§ **Work item A**
From the Barcelona attack report, extract the passage that begins with the words "Thirteen people died" and ends after the words "still at large.".
§ **Work item B**
According to the Barcelona attack report, what were the attackers in Cambrils wearing?

§ **Passage provided**
::::

Spanish Police Stop Second Attack After 13 Killed In Barcelona

| Updated Aug 18, 2017 at 5:10am

 

EPA Image/ Caption: Police inspect the vehicle used in the Cambrils attack.

 

Spanish police say they have killed five people in the town of Cambrils to stop a second attempted van attack after an earlier one in Barcelona.

The attackers were wearing explosive belts, police said.

Thirteen people died and dozens were injured when a van ploughed into crowds in Barcelona's Las Ramblas area on Thursday afternoon. The driver of the van fled and is still at large.

Spain's Prime Minister Mariano Rajoy said it was a "jihadist attack".

The authorities are now linking the attacks in Barcelona and Cambrils with an explosion at a house on Wednesday evening in the town of Alcanar that left one person dead.

Earlier, police chief Josep Lluis Trapero said it appeared the residents at the Alcanar house had been "preparing an explosive device".

In Cambrils seven people including a police officer were wounded when a car was driven into a group early on Friday, Catalan emergency services said. One is in critical condition.

Spanish media reported that the attackers' vehicle overturned and when the men got out they were quickly fired upon by police.

A series of controlled explosions was then carried out.

Police say the situation in Cambrils - a popular seaside resort to the south-west of Barcelona - is now under control.

Meanwhile, police are continuing to search for the driver of the van used in the Barcelona attack, who fled on foot.

Tourists and locals fled when the rented vehicle sped down Las Ramblas in the centre of the city, mowing down people.

Witnesses said the van deliberately targeted people, weaving from side to side as it drove down the boulevard.

Two people have been arrested, but police say neither was the driver.

Police have released a photo of a man named as Driss Oubakir, whose documents were used to rent the van involved in the attack.

Local media say he is in his 20s, and was born in Morocco.

However, latest reports suggest he has told police he was not involved, and that his documents were stolen.

So-called Islamic State has said it was behind the Las Ramblas attack, saying in a brief statement carried by its Amaq news agency that it was carried out by "Islamic State soldiers". The group gave no further evidence or details to back this claim.

Vehicles have been used to ram into crowds in a series of attacks across Europe since July last year.

In another incident, police shot dead a man who drove into officers at a checkpoint on the outskirts of Barcelona, but the authorities said there was no evidence that he was connected to the attack in Las Ramblas.

Barcelona is just the latest European city to witness the terrible effects of a vehicle attack on an iconic or "soft" target.

In Nice a year ago, Bastille Day celebrations were targeted, then a Christmas market in Berlin. In London, Westminster and London Bridge, as well as Finsbury Park, saw cars and vans used as weapons.

In the UK, new barriers have been put in place to mitigate some of the risks at key locations and there is discussion of imposing checks on those renting vans, but security services in Britain - as well as across Europe - are all too aware that there are limits to what they can do to spot and stop those planning murder in this way.

The weapons employed are readily available and there is little or no training, co-ordination or planning required.

This means there are few points where individuals can be spotted by the intelligence services.

Although so-called Islamic State has released a statement saying what it calls its "soldiers" had carried out the Barcelona attack, it is not yet clear whether there was any direct link to the group or if they were simply inspired by its call to act. The language used often indicates the latter.

Either way, authorities will be bracing themselves for the possibility of further attacks of a similar nature.

::::

§ **Extracted entries**
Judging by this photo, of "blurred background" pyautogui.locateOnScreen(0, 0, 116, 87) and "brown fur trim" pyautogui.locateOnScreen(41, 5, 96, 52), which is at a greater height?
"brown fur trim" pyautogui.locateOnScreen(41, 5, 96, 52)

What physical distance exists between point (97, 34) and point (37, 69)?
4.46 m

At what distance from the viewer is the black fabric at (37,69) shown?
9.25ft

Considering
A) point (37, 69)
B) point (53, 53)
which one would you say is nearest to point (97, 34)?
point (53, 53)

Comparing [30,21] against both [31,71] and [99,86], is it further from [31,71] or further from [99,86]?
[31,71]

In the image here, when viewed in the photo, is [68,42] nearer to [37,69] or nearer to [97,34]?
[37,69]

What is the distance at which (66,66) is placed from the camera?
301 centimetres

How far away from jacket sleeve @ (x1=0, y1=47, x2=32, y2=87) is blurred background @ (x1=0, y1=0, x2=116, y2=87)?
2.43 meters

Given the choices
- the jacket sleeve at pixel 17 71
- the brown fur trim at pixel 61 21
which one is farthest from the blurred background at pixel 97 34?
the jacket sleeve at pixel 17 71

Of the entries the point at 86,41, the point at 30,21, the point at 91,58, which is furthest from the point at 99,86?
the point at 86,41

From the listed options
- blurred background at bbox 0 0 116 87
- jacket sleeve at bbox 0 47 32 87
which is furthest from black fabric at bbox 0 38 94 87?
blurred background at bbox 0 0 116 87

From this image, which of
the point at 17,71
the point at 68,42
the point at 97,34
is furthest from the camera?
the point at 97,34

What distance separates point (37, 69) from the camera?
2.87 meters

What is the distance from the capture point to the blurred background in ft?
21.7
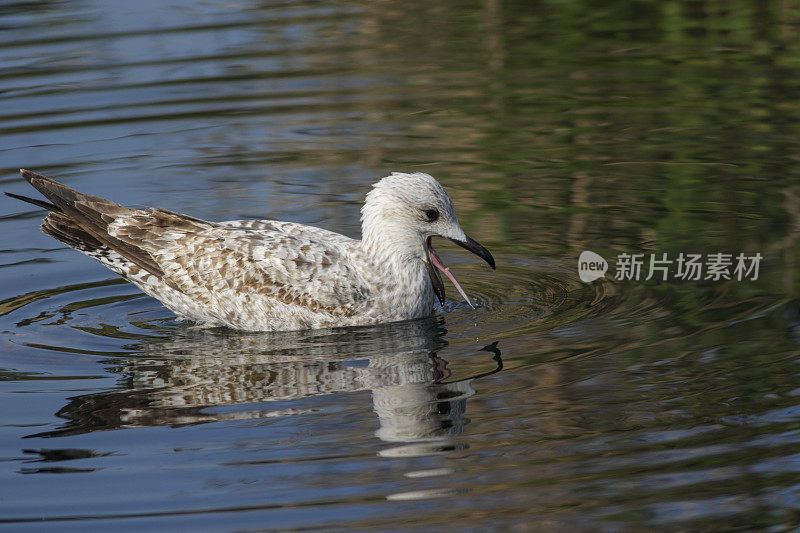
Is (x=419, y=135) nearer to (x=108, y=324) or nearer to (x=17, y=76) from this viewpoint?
(x=108, y=324)

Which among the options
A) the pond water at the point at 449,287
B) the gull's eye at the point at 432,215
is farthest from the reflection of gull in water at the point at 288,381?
the gull's eye at the point at 432,215

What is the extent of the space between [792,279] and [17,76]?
10.1 m

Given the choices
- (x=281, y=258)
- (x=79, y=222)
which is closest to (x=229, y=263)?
(x=281, y=258)

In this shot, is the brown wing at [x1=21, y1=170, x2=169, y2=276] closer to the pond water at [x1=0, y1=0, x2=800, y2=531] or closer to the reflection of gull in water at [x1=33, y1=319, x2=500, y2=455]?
the pond water at [x1=0, y1=0, x2=800, y2=531]

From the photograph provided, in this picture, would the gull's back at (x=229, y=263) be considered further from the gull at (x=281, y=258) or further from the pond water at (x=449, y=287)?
the pond water at (x=449, y=287)

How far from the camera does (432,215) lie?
8250 mm

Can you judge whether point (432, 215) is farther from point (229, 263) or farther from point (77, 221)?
point (77, 221)

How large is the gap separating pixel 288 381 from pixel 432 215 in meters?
1.72

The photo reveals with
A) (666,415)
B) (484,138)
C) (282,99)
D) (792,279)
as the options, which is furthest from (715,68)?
(666,415)

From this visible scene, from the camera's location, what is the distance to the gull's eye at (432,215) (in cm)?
823

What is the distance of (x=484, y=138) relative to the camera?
11.8 metres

::::

§ **Answer space A**
Thirteen people died and dozens were injured when a van ploughed into crowds in Barcelona's Las Ramblas area on Thursday afternoon. The driver of the van fled and is still at large.

§ **Answer space B**
Explosive belts.